Op wat rommel hier en daar en een vergeelde Duitse krant na, was het huis leeg. De twee meisjes renden naar huis en vertelden het nieuws aan Pavlos, die zich meteen naar het café spoedde. Binnen een uur had het nieuwtje zich door het dorp verspreid en nog diezelfde avond was het plein gevuld met mensen die de bevrijding van hun eigen kleine deel van het eiland vierden.
Een paar dagen later, op 11 oktober 1944, was Iraklion bevrijd. Ondanks al het bloedvergieten in de jaren daarvoor, werden de Duitse troepen kalm de stadspoort uit geleid en vielen er geen doden; het geweld werd bewaard voor degenen die ervan werden verdacht met de vijand te hebben geheuld. Het westelijke deel van Kreta bleef echter door de Duitse troepen bezet en het duurde nog maanden voordat daarin verandering kwam.
Op een ochtend in de vroege zomer van het jaar daarop had Lidaki de radio zo hard aan staan dat het geluid door de bar schalde. Hij stond de glazen van de avond ervoor op zijn gebruikelijke nonchalante manier af te wassen door ze eerst in een bak met grauw water te spoelen en ze vervolgens te drogen met een doek waarmee eerder al wat gemorst water van de vloer was geveegd. Hij was lichtelijk geïrriteerd toen de muziek plotseling werd onderbroken voor een nieuwsbericht. Maar toen hij de serieuze toon van de nieuwslezer hoorde, spitste hij zijn oren.
“Vandaag, 8 mei 1945, heeft Duitsland zich officieel overgegeven. Binnen enkele dagen zullen alle vijandelijke troepen zich uit Hania en omgeving terugtrekken en zal Kreta weer vrij zijn.”

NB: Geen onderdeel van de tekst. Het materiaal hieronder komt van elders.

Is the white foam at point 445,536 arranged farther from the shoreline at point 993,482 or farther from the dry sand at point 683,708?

Toen de muziek werd hervat, vroeg Lidaki zich af of zijn oren hem hadden bedrogen. Hij stak zijn hoofd om de deur van het café en zag Giorgis aan komen snellen.

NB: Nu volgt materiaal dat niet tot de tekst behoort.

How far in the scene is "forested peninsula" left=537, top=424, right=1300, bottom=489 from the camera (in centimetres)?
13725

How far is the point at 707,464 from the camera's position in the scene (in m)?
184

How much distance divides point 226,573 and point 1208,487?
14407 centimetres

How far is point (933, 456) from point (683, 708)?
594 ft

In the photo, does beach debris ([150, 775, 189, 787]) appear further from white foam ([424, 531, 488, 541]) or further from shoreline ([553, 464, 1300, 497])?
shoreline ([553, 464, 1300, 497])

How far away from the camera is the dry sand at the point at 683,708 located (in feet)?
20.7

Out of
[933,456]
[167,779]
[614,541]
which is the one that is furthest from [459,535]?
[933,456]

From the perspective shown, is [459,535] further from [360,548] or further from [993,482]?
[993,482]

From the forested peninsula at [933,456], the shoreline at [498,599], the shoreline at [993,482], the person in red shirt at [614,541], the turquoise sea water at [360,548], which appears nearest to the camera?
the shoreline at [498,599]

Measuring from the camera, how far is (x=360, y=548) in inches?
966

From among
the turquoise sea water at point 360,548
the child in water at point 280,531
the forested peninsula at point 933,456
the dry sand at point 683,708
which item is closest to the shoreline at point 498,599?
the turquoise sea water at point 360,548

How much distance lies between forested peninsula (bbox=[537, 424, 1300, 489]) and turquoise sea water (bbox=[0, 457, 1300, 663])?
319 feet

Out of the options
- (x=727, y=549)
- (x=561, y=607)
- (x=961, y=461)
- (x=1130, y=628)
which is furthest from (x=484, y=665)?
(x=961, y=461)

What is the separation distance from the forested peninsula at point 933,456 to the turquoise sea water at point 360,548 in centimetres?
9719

“Heb je het gehoord?” vroeg Giorgis.
“Ja!” antwoordde Lidaki.
Het was dus waar. De tirannie was voorbij. Hoewel de bevolking van Kreta er altijd in was blijven geloven dat ze de vijand van het eiland zou verdrijven, was de vreugde enorm toen het eindelijk zover was. Dit vroeg om het grootste bevrijdingsfeest dat ooit was gevierd.